I had to take control. With the help of the children (well, DD1 helped. DD2 sang songs and got in the way), we took every single toy in this house to the Grand Ballroom. (I don’t really have a ballroom – but I insist on calling it that because the lack of living room and dining room furniture could make a girl feel inferior if she’s not careful.) We FILLED the Ballroom. Then? We started to sort. We set up bins, and as we emptied out anything that could be used to store any small item, we tossed them in to bins.

Can I tell you that my greatest victory was that I found EVERY LAST TINY CHERRY to the HiHoCherryOh game? (All 40 Cherries are in their re-discovered small plastic buckets.) That is a feeling I won’t soon forget! I can’t guarantee all the Polly’s shoes have a match, but I wasn’t willing to empty the vacuum bag to find them, and really? DD2 prefers mix and match. Barbie’s stuff is all together in one carrier. Polly’s world is all contained in one big blue bin. All the plastic pretend cell phones are in one box. All the Littlest Ponies are corralled. The Kelly Dolls and their thousands of tiny accessories are sleeping under the same roof tonight in their dollhouse thanks to our hard work. And? I can play Mystery Date with my children with a smile on my face because we located every single piece and card to that game. Even Candy Land is complete – and I wasn’t sure we’d EVER find that Queen Frostine card again. (It is one of DD2’s favorites.)

DD2 decided that she has outgrown all things Dora – and that in itself had to be over 500 pieces of hard plastic that I no longer have to step on as I walk through the house. The Care Bears are also retired – but not the stuffed ones. Don't even suggest we give up a stuffed animal. (However, stuffies don’t relocate quite so easily, so I’m actually all right with that decision. Baby Steps.) I’m glad that I won’t ever again look over at the roll of TP and see two-inch tall plastic Funshine Bear waving at me and wishing me well in my endeavors.

Bad news is, until they hold a telethon and find a cure for “Dodi’s Kids”, I’m stuck with two children who have CDRD w/ Inclusionary DICD. A Plastipsychosocially unacceptable disability that carries much stigma and discrimination.

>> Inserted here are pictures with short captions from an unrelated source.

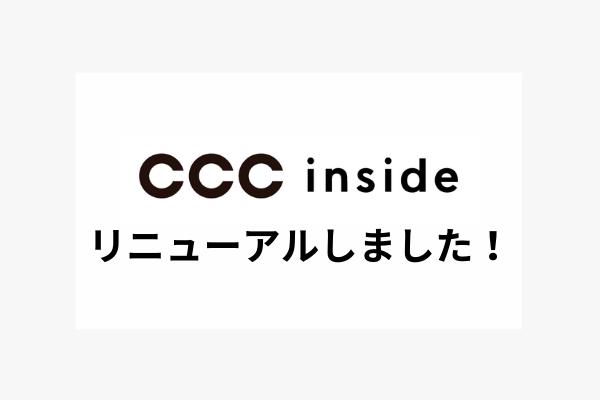 f:id:CCC_RECRUTING:20210930152725p:plain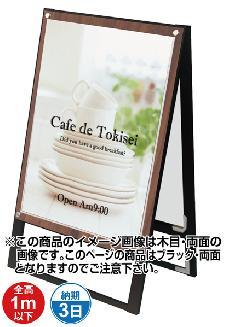 TOKISEI ブラックポスター用スタンド看板セパレートポケットB2両面  BPSSKSP-B2RB(ブラック)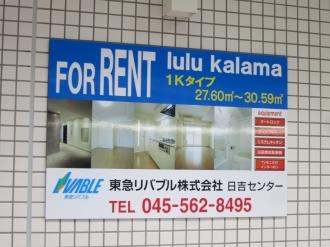 マンションの賃貸募集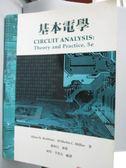 【書寶二手書T4/大學理工醫_XEO】基本電學5/e_林愷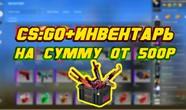 Купить аккаунт CS:GO + инвентарь дороже 500 рублей + Prime на Origin-Sell.com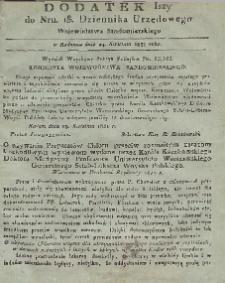 Dziennik Urzędowy Województwa Sandomierskiego, 1831, nr 18, dod.I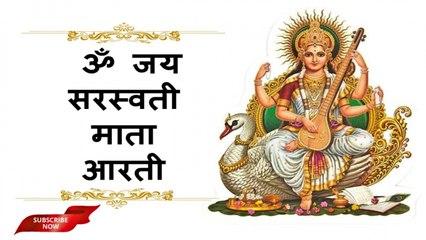 Shraddha Jain - Om Jai Saraswati Mata Aarti with Lyrics | ॐ जय सरस्वती माता आरती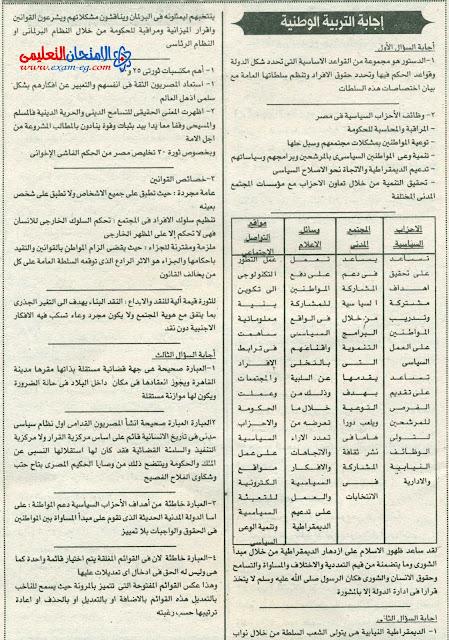 امتحان السودان 2016 فى التربية الوطنية للثانوية العامة + الاجابة النموذجية (2)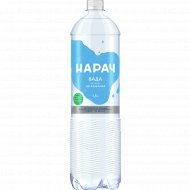 Вода питьевая «Нарач» негазированная 1.5 л.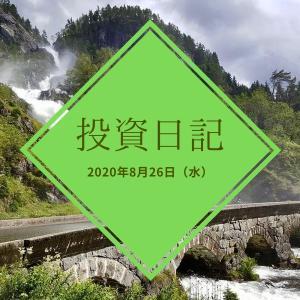 【ハリハリ投資日記】2020年8月26日(水)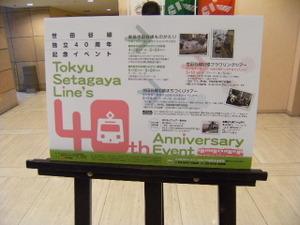 2009_0523setagayaarakawa0001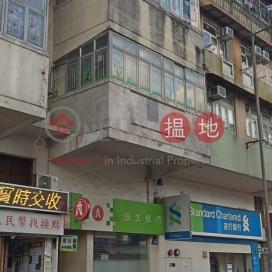 San Fung Avenue 53|新豐路53號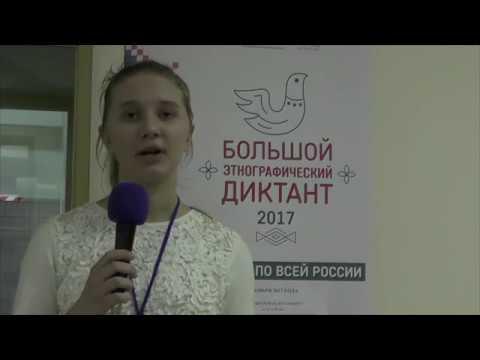 Большой этнографический диктант-2017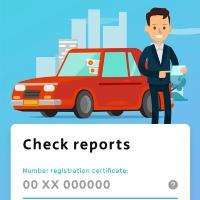 Приложение REPORT
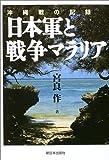 沖縄戦の記録 日本軍と戦争マラリア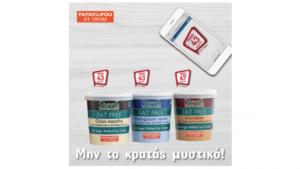 Παγωτά PAPAFiLiPOU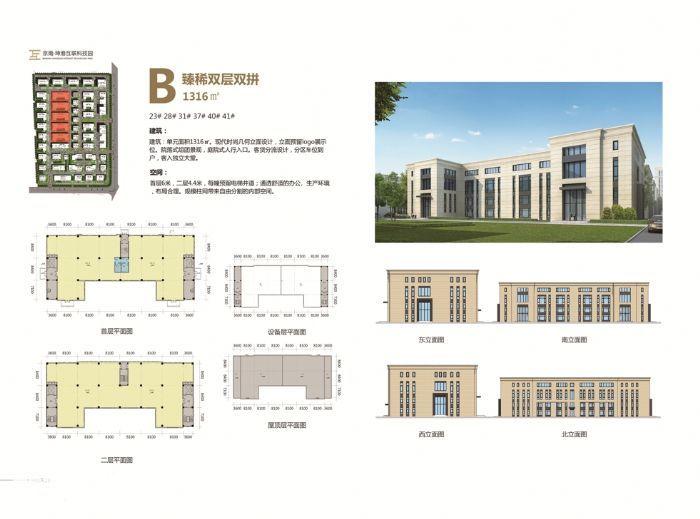 承接北京还迁工业园二层厂房挑高6米生产加工办公研发1300平米-图(4)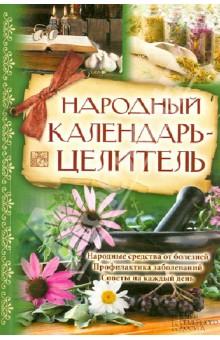 Купить Народный календарь-целитель ISBN: 978-5-9910-2467-9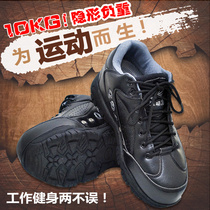 20 Jin gripping force fitness iron shoes weight bearing equipment bounce training aggravated shoes stealth leggings sandbags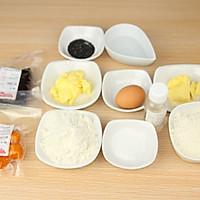 【番茄自制美食】一颗颗金黄的中式小点精灵——蛋黄酥的做法图解1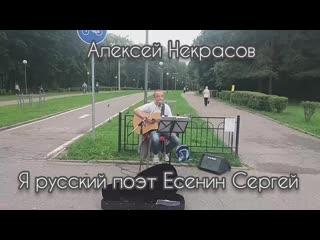 """Алексей Некрасов Бард-рок """"Я русский поэт Есенин Сергей"""""""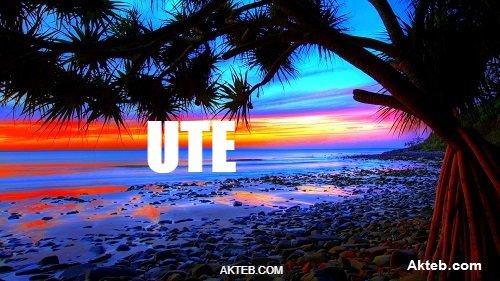 namen bilder Ute 1 - Namen bilder Ute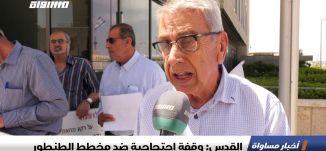 القدس: وقفة احتجاجية ضد مخطط الطنطور  ،تقرير،اخبار مساواة،28.5.2019،قناة مساواة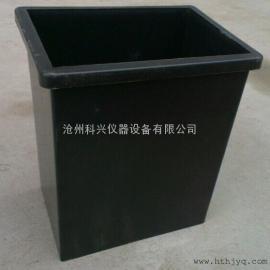 水泥胶砂试模专用黑色塑料养护水盒,养护水槽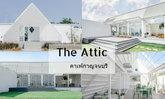 The Attic l ดิ แอตติค คาเฟ่ห้องใต้หลังคา กับสไตล์ Nordic ที่ลงตัวกับธรรมชาติ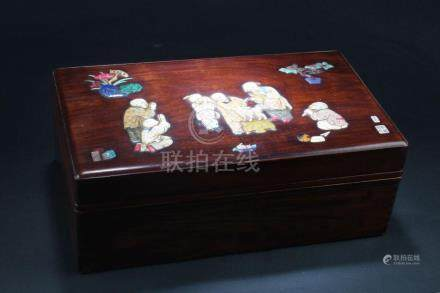 Chinese Hardwood (possibly HuangHuaLi) Rectangular Box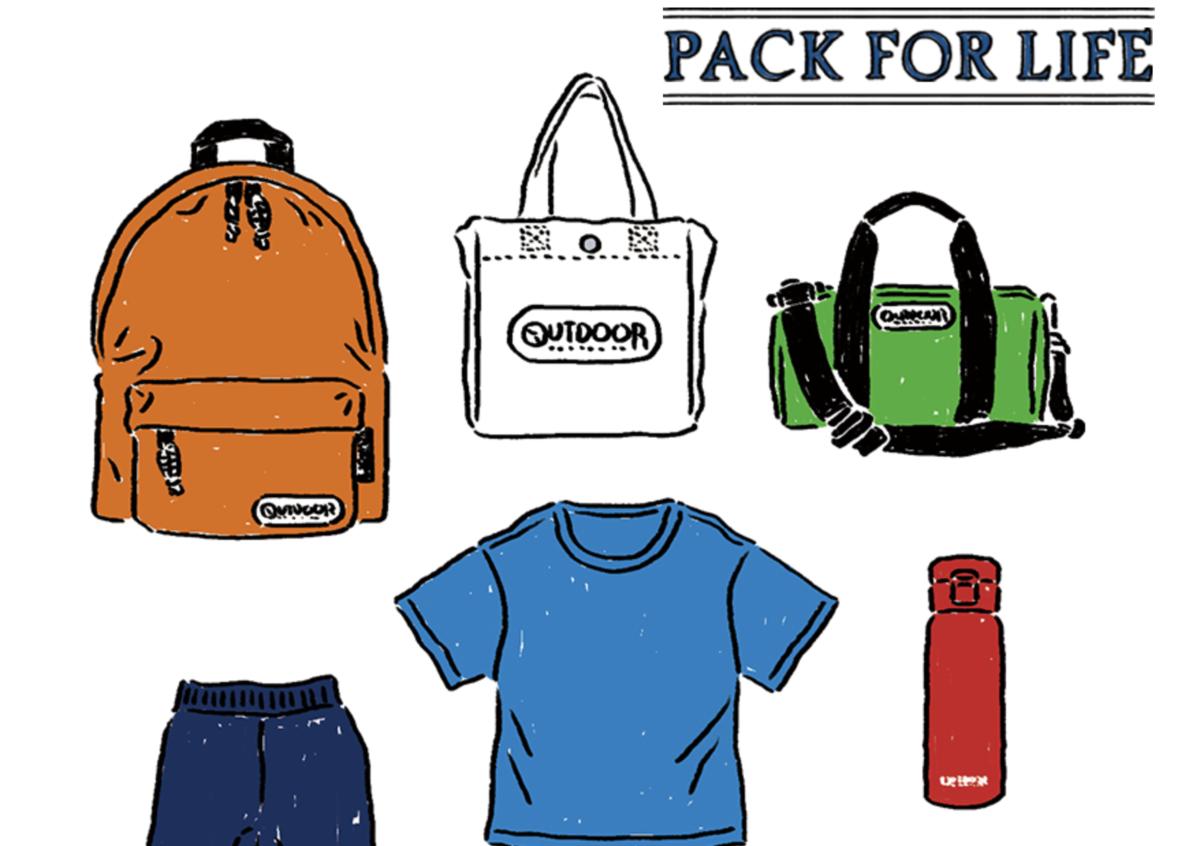 f:id:thebackpack:20190821192910p:plain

So when you visit? Be kind. Living with mental illness is a curse… and every day I don’t find stickers stuck to my clean laundry and hair ribbons stuffed in toothpaste tubes is a small victory. God forbid it ever get as bad as it did in Spring 2008: The Spring of our Vanishing Sanity here on Lisbon Court. (Our sanity was found, however, in a pink faux-croc handbag in the dress up clothes box.)


ganelle said...

See, I would've wanted to be SharPei, so I would be OK. (I just like her so much from Suite Life!)

In our family, it's the Caboose who is hiding all the parts, and my big kids who are getting all frustrated. But geez, how is a two-year-old NOT supposed to commandeer those little cars from the game of Life?


oh see that last paragraph when you said "when you visit"... that's totally relevant because you will see my cute face rather soon...

details when daddy books the ticket...

Colleen O said...

I love your Lingo Dodi. My sister-in-law recently told me about FLK's, and then we mutually came up with RLT's. (Funny Looking Kids, and Rotten Little Turds). They are both pervasive disorders.

Happy Organizing! I'm still joyously wallowing in it. I have 4 huge empty containers in the storage room!!

Martha said...

Well, sheesh, now I know where you and Colleen have been...instead of goofing off poolside with me, you are home cleaning and sorting!

We're got a serious infestation of transformers and legos. I called Terminix and they say I'm on my own. Oh I go.

Sitting in Silence said...

Just beautiful....I so love your sence of humour...

Oh and the new look is great...where did you get your heading from ?

Jennifer McKenzie said...

Um, you're better than I am. I always throw stuff away.
It hasn't cured them, but they ARE a little less....insane.